Didn't see um put any coolant in!


----------



## Kev1 (Apr 4, 2011)

They didn't drive it away but impressive


----------



## andrewball1000 (Oct 16, 2009)

Brilliant. Thanks for posting. Did they have the advantage of being the ones who knicked it in the first place by taking it apart? 
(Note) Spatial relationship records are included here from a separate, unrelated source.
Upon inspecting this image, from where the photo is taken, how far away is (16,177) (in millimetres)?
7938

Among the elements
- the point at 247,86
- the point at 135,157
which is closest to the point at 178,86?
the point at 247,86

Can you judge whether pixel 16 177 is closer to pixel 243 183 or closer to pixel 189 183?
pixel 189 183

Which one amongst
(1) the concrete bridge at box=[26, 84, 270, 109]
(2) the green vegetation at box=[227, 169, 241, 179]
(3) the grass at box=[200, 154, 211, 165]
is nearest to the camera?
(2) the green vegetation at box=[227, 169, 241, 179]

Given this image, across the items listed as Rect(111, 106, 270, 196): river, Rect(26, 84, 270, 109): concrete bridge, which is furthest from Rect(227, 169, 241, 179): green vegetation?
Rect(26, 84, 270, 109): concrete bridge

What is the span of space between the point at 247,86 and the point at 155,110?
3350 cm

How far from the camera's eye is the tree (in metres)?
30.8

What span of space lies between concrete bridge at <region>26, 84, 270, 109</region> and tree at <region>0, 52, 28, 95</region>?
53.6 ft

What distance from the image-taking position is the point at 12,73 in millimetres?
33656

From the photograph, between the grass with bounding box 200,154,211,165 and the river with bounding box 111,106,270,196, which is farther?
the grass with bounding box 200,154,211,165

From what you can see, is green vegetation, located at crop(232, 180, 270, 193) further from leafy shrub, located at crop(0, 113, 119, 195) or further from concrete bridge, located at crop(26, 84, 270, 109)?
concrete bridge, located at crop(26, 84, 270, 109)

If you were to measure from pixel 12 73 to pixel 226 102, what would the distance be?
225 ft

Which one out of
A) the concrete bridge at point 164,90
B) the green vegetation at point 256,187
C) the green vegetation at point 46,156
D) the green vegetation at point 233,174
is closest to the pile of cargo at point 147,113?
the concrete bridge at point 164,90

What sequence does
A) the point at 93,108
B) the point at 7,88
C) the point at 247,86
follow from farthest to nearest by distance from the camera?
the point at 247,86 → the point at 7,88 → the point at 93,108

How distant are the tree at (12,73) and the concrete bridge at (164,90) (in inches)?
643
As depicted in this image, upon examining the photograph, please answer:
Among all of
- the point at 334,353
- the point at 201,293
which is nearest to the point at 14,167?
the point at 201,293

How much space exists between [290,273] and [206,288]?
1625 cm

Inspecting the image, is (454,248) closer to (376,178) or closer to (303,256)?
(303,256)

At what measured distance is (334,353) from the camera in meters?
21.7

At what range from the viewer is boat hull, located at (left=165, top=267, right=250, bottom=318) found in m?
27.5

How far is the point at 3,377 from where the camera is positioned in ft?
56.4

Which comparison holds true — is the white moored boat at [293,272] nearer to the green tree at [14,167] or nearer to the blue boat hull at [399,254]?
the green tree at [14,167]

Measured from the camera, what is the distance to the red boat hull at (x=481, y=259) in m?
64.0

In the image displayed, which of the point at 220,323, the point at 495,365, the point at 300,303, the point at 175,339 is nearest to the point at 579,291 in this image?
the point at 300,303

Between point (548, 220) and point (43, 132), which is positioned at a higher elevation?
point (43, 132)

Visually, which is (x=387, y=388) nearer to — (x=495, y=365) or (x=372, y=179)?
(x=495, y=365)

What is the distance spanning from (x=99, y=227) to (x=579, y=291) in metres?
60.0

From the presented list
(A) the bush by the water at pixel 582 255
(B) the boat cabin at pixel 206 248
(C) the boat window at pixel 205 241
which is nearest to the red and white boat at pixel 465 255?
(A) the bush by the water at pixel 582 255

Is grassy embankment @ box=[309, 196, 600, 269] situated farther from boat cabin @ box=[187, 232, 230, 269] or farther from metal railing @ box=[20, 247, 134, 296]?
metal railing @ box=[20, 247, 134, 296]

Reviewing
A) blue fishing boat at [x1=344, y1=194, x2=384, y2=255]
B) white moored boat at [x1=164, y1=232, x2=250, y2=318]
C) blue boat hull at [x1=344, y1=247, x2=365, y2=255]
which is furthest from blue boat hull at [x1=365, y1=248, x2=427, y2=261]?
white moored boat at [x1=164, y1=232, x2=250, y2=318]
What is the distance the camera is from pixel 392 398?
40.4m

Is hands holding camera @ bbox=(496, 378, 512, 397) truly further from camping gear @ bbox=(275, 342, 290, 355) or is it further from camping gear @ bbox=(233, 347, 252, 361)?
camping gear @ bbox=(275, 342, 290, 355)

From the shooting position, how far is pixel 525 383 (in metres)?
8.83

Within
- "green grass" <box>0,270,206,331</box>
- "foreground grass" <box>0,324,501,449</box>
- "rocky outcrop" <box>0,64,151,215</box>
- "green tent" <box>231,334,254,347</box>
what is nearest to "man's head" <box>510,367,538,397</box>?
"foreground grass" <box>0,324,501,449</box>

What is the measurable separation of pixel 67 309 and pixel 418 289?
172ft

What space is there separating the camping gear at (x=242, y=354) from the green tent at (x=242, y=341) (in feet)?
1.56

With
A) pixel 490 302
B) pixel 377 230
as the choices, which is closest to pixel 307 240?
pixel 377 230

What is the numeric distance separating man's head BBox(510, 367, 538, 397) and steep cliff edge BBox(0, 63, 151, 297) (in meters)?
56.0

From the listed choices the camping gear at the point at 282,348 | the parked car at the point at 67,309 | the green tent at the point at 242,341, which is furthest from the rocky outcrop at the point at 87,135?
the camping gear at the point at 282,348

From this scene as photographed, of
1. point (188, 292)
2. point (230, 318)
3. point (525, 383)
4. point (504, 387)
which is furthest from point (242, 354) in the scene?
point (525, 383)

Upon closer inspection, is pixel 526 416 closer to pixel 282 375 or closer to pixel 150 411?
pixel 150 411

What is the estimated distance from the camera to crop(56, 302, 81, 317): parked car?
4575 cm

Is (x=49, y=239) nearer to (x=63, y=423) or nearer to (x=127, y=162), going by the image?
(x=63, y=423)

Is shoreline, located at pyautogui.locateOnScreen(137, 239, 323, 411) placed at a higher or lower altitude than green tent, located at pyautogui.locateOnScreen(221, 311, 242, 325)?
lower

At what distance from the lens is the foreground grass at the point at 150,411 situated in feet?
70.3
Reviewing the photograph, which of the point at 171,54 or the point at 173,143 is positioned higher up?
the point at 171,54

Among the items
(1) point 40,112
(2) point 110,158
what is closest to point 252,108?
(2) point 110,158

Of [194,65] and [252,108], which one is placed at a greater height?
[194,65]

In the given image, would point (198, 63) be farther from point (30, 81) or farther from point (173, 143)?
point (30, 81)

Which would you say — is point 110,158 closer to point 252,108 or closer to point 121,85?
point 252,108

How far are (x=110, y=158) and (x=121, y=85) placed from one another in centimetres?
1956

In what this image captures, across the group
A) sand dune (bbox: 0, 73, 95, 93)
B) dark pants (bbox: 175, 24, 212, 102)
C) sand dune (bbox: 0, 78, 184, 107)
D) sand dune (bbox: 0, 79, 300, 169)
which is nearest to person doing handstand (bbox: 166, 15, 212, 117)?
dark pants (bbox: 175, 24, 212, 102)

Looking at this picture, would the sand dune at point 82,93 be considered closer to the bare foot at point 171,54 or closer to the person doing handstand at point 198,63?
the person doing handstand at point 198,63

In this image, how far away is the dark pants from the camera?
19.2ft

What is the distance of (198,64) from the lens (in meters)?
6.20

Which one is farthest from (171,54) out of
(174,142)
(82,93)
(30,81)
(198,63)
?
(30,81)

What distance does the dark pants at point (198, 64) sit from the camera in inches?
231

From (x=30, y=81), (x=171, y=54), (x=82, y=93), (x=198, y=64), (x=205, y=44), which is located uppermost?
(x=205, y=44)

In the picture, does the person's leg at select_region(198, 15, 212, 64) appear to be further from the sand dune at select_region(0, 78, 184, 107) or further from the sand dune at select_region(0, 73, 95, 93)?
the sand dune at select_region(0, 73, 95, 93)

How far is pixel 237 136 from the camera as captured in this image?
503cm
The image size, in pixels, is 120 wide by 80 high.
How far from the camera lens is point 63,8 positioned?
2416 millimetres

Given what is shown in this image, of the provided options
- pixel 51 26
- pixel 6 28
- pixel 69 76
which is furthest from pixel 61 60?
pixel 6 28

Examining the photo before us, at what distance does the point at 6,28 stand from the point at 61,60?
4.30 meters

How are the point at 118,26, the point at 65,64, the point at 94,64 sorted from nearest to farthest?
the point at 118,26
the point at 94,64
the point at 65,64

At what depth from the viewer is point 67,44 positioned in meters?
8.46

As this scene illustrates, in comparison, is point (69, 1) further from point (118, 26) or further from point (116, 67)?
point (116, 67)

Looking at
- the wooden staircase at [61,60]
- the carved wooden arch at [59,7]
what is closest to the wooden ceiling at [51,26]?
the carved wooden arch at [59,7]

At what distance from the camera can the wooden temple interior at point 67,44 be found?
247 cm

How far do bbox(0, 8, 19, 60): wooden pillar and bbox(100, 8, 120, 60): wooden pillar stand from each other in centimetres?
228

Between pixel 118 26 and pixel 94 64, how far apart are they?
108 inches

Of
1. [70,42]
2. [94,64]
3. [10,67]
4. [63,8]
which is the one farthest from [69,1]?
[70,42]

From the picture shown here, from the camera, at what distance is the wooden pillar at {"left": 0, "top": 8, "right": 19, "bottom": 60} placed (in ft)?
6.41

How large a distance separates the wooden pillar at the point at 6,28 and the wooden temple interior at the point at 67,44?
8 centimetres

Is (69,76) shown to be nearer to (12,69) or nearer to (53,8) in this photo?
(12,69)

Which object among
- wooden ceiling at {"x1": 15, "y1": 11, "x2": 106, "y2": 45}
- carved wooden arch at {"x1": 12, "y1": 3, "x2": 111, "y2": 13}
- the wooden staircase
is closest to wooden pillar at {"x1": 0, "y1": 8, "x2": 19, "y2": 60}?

Seriously, I love the simplicity of the technology we have lost since. I had a 1935 Austin 7 Opel. As my first car. The fly wheel single nut always came loose. It only took 20 minutes to remove the floor boards and with two spanners, to remove the gearbox and tighten it and replace it all. Bring back low tech that we all understand.


----------



## Pudsey_Bear (Sep 25, 2008)

Saw coolant go in, young lad with 5 litre bottle midway, did NOT see any diff going in though.

Still impressive


----------



## barryd (May 9, 2008)

Blimey! That was the first thing I ever drove when I was about 12 down on my uncles farm. Happy days.  Couldnt take it bits though but I broke a few.


----------



## raynipper (Aug 4, 2008)

barryd said:


> Blimey! That was the first thing I ever drove when I was about 12 down on my uncles farm. Happy days.  Couldnt take it bits though but I broke a few.


Is that when your 'breaking' career began Barry.??

Ray.


----------



## barryd (May 9, 2008)

raynipper said:


> barryd said:
> 
> 
> > Blimey! That was the first thing I ever drove when I was about 12 down on my uncles farm. Happy days.  Couldnt take it bits though but I broke a few.
> ...


No. When I was about 8 I stole the keys to my mothers mini and had a go at driving it around the back of our house. I managed to crash it into the garage wall taking out my sisters new bike at the same time.

I wasnt popular but it was merely the start!


----------



## Kev1 (Apr 4, 2011)

I am pleased you live in Richmond Barry
and not S Yorks

Kev


----------



## barryd (May 9, 2008)

Kev1 said:


> I am pleased you live in Richmond Barry
> and not S Yorks
> 
> Kev


Im thinking of moving. :twisted: South Yorks or Maybe Normandy!


----------



## rayrecrok (Nov 21, 2008)

barryd said:


> Kev1 said:
> 
> 
> > I am pleased you live in Richmond Barry
> ...


Not Flambrough? .......

Ray.bY


----------



## barryd (May 9, 2008)

rayrecrok said:


> barryd said:
> 
> 
> > Kev1 said:
> ...


No but we will be visiting very soon. Do you want me to check up on your place?


----------



## TeamRienza (Sep 21, 2010)

Hi all,

Saw another team of people do the same at Markethill Fair Day.

A great way of raising money for charity.


Davy


----------